» załóż konto» przypomnij hasło

Żeby wszystko trzymać w ryzach

Razer Orbweaver – test kontrolera gier

Autor: Wiesław Truszkowski | Data: 2013-10-30 13:35:23

A A A | Wejść na stronę 40825 | Komentarzy 2

Razer Orbweaver – test kontrolera gier Firma Razer już od dłuższego czasu posiada w swojej ofercie kontroler Orbweaver, który ma zaoferować graczowi przewagę nad konkurentami, a także zwiększyć komfort rozgrywki w stosunku do normalnej klawiatury i myszki. Czy rzeczywiście urządzenie to jest godne polecania, a co więcej zainwestowania prawie 500 złotych?

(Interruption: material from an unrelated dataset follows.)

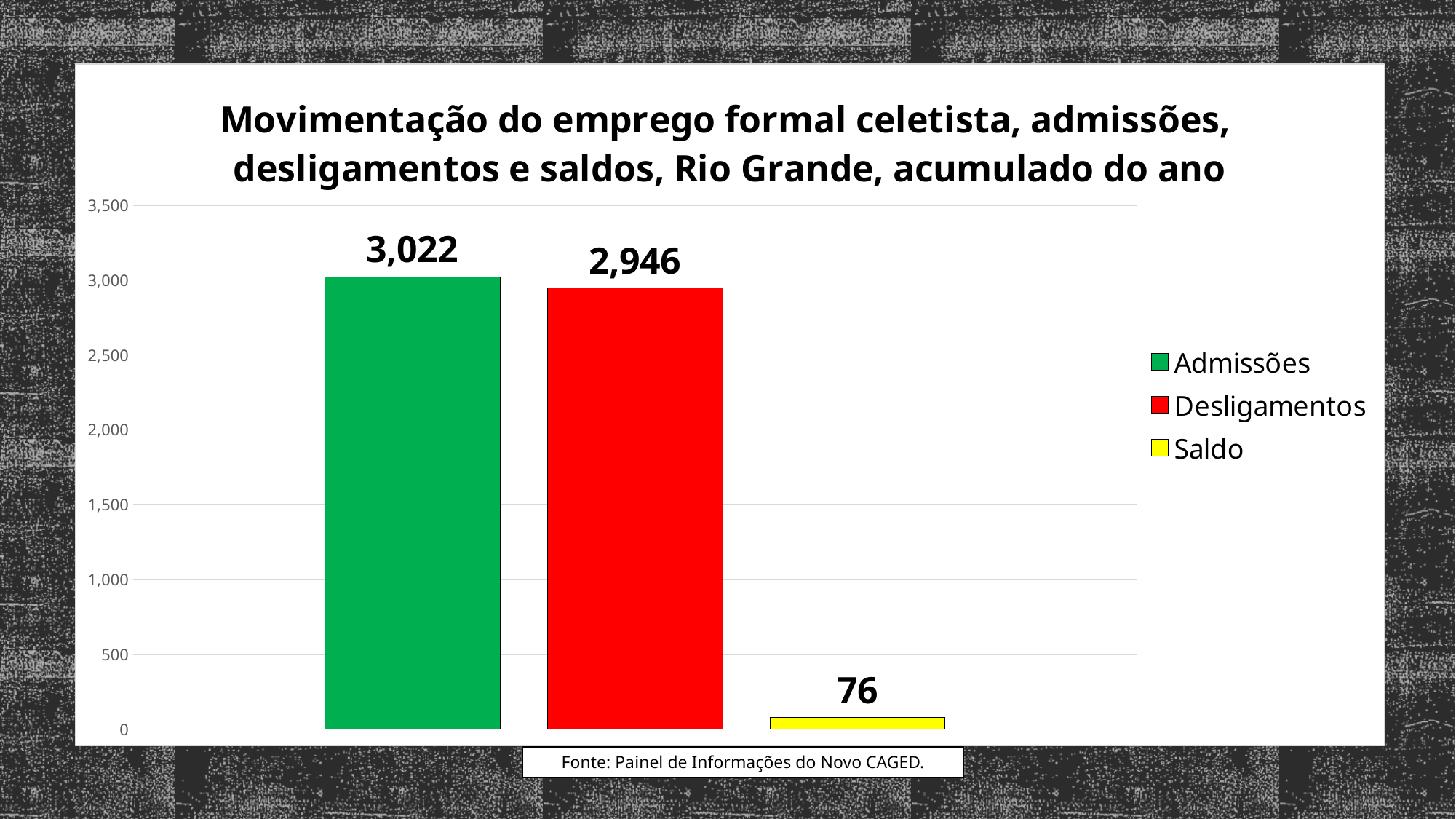
What kind of chart is shown? bar chart What is the value for Desligamentos? 2,946 Is the value for Desligamentos greater or less than 3,000? less What is the difference between Admissões and Desligamentos? 76 Which series has the lowest value? Saldo What colour is the bar for Saldo? yellow What is the value for Saldo? 76 What is the value for Admissões? 3,022 Which is larger, Admissões or Desligamentos? Admissões How many series does the legend list? 3 Which series has the highest value? Admissões Is the value for Admissões greater or less than 3,000? greater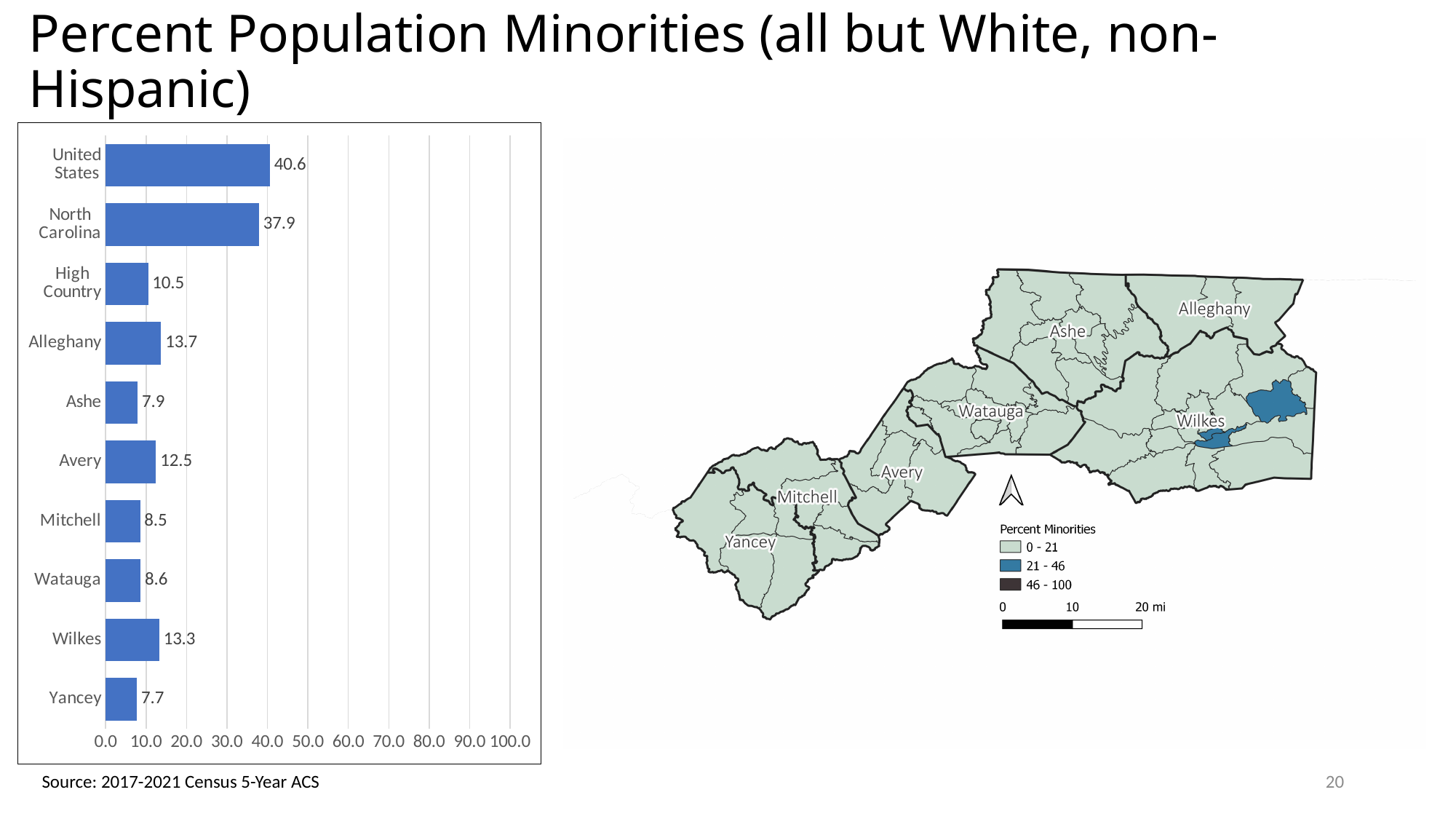
What is the value for Wilkes in the bar chart? 13.3 What kind of chart is shown on the left of the slide? bar chart What is the difference between the United States and North Carolina values in the bar chart? 2.7 Is the value for North Carolina in the bar chart greater or less than 30.0? greater Which category has the lowest value in the bar chart? Yancey What is the value for the United States in the bar chart? 40.6 How many categories are shown in the bar chart? 10 What is the difference between the Wilkes and Ashe values in the bar chart? 5.4 Which category has the highest value in the bar chart? United States Which has a larger value in the bar chart, Alleghany or Avery? Alleghany What is the value for North Carolina in the bar chart? 37.9 What is the value for High Country in the bar chart? 10.5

Sprawdziliśmy to dokładnie. Zapraszam do naszej recenzji.

Urządzenie Razera zostało zapakowane w stosunkowo niewielkie pudełko z dużą ilością obrazków i garścią informacji na każdej ze ścianek. Z przodu zastosowano klapkę, która pozwala obejrzeć zawartość jeszcze przed zakupem.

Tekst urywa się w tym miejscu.